Greek Officials Pursue Smugglers After Suspect Tanker Flees Rhodes
Customs authorities in Greece are investigating a shipowner and a fuel trading company after a suspected smuggling vessel fled detention and escaped to Turkey.
According to Greek customs authorites, the 1,200 dwt tanker Eirini 1 was engaged in smuggling oil out of Libya. They allege that from Nov. 22-24, Eirini 1 headed to the port of Zuwara, Libya and filled her tanks with an illicit cargo of oil, then departed for Rhodes.
The Eirini's AIS signal disappeared at an anchorage off Malta on November 20 and reappeared under way south of Crete on November 29, according to satellite AIS data from Pole Star. She then headed for Rhodes. According to officials, her master listed the reason for calling at the port as a spare parts stop.
Acting on a confidential tip-off, customs officials inspected the vessel. They found that her cargo tanks were overfilled, and her ballast tanks and bunker tanks were laden with oil as well.
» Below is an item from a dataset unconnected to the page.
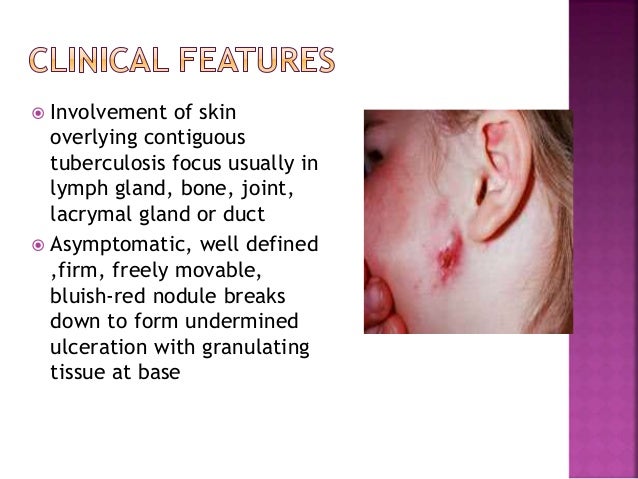 CLINICAL FEATURES

Involvement of skin overlying contiguous tuberculosis focus usually in lymph gland, bone, joint, lacrymal gland or duct

Asymptomatic, well defined ,firm, freely movable, bluish-red nodule breaks down to form undermined ulceration with granulating tissue at base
The master allegedly presented documents suggesting that the oil cargo had been loaded in an STS transfer with the tanker Anuket Sapphire - but AIS data shows that the Sapphire has been in South America since last March.
Based on the inconsistencies found on board, Greek officials detained Eirini 1 at an anchorage off Rhodes. However, the vessel did not stay put where ordered: according to local media accounts, she weighed anchor and left for Turkey with her AIS off on the night of December 8. A Hellenic Coast Guard vessel attempted to stop her but was not successful.
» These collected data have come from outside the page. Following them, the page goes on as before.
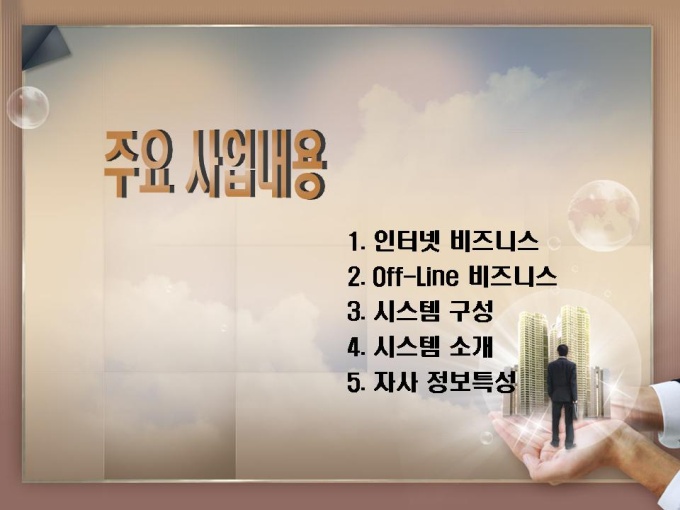 주요 사업내용

1. 인터넷 비즈니스
2. Off-Line 비즈니스
3. 시스템 구성
4. 시스템 소개
5. 자사 정보특성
The Eirini's AIS reappeared at Antalya, Turkey on January 2. She departed on January 5, disappearing from AIS on and off for days at a time before arriving off Malta on January 15. As of January 20, she remained at an anchorage she has frequented before, one nautical mile beyond the limit of Malta's territorial seas.
An Interpol request for the arrest of the vessel has been issued, and Greece's intelligence agencies have been notified. Greek investigators have linked the vessel to a fuel trader based in Lasithi, on the easternmost tip of the island of Crete, and suspect that an international fuel smuggling ring is involved.
The 1991-built Eirini 1 was inspected by port state control at Malta in January 2021, and she was detained for a month while her operator rectified a list of serious safety issues. Inspectors found 28 deficiencies on board, including expired life rafts, faulty alarm systems, a broken oily water separator, serious hull damage and corrosion, and an inoperable compass. The vessel was also missing a major share of the paperwork required of a merchant ship, including a muster list and proper navigational charts, according to her Equasis record.